Exposure-adjusted incidence rates (and corresponding 95 % confidence intervals) of DCs due to AEs, serious AEs and serious infections per 100 patient-years from baseline were calculated for patients who completed treatment with ADA 40 mg Q2W + MTX or tofacitinib 10 mg BID + MTX in the blinded study for patients, (1) regardless of whether they entered the extension study, and (2) who then enrolled in the extension study. These analyses were performed for 3-month (months 0 − 3, 3 − 6, 6 − 9, and 9 − 12) and 12-month (months 0 − 12) periods for both the blinded study and the first 12 months of the extension study. Of note, there were two study visits in the last 3 months of the blinded study (visits 5 and 6 at months 9 and 12, respectively), and four study visits in the first 3 months of the extension study (visits 1 − 4, for baseline and months 1, 2, and 3).

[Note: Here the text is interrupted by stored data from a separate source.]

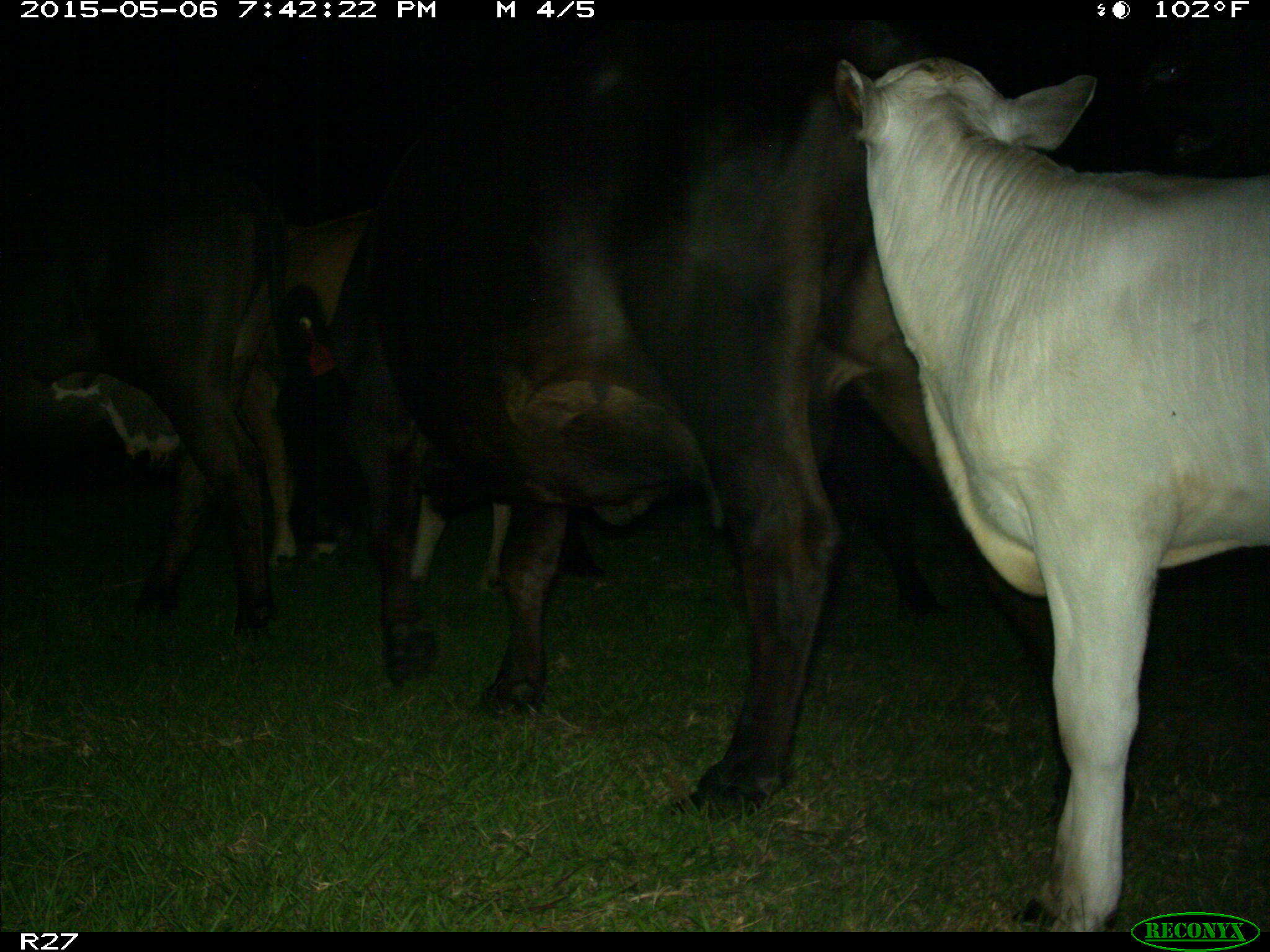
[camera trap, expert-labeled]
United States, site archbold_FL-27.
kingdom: Animalia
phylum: Chordata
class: Mammalia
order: Artiodactyla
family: Bovidae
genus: Bos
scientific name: Bos taurus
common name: domestic cow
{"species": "Bos taurus (domestic cow)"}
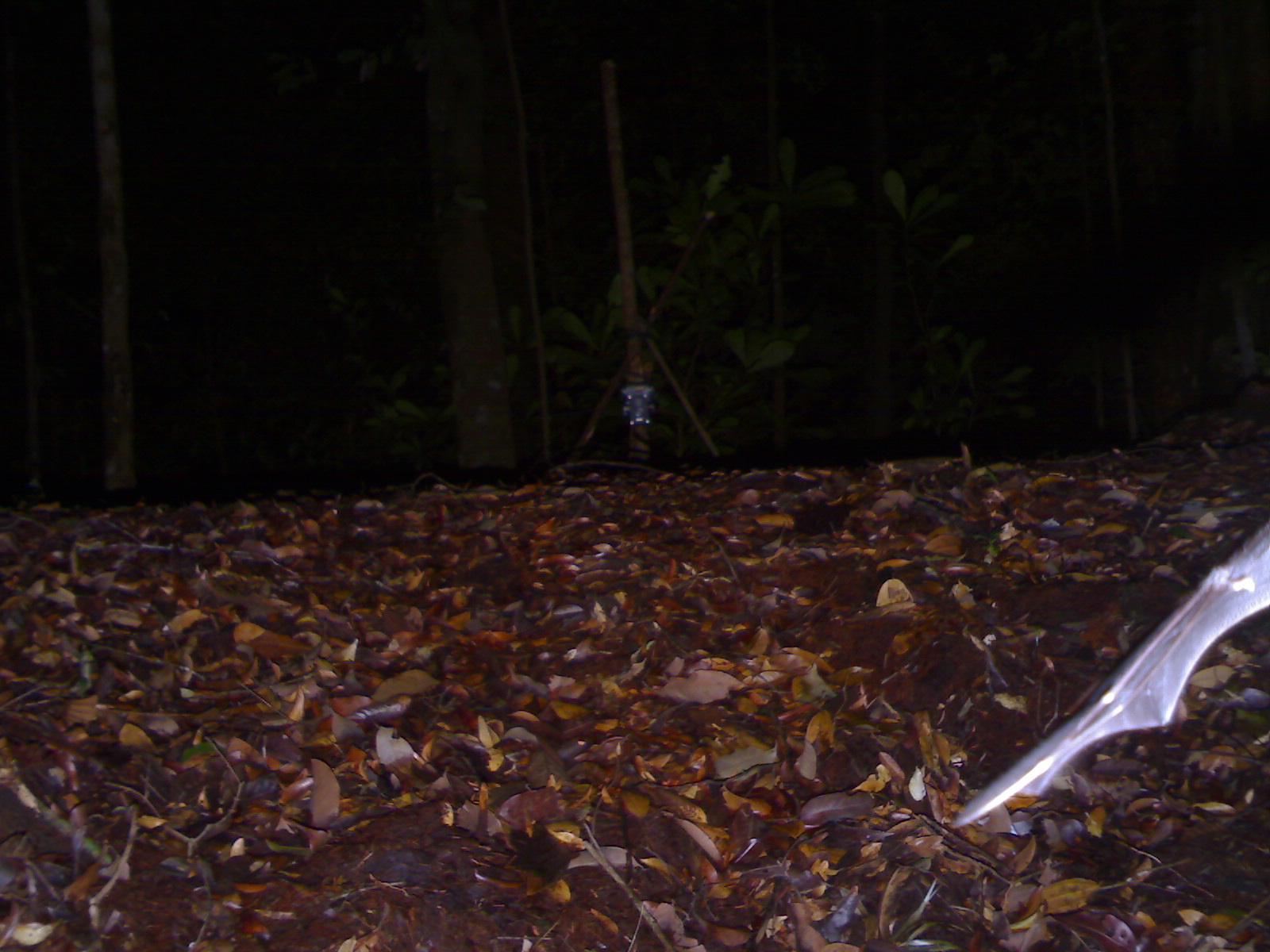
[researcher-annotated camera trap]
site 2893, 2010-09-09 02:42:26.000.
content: unidentified animal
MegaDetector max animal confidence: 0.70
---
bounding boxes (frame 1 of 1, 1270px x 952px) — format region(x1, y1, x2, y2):
unknown: region(948, 521, 1268, 833)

The following efficacy parameters were measured in patients who completed treatment with ADA + MTX or tofacitinib 10 mg + MTX in the blinded study (or discontinued for reasons other than a treatment-related serious AE) and then switched to the tofacitinib 10 mg group in the extension study: ACR response rates (20 %, 50 %, and 70 % improvement), mean change in Health Assessment Questionnaire-Disability Index (HAQ-DI) scores from the baseline of the blinded study, and Disease Activity Score for 28-joint counts based on the erythrocyte sedimentation rate (DAS28-4(ESR)) <2.6 response rates at: (1) month 9 (visit 5) of the blinded study (“-3 months” relative to the switch); (2) the time of switching from the blinded to the extension study (“switch”), and (3) month 3 (visit 4) of the extensions study (“+3 months”) allowing visit windows of ±1.5 months to capture all efficacy and safety data.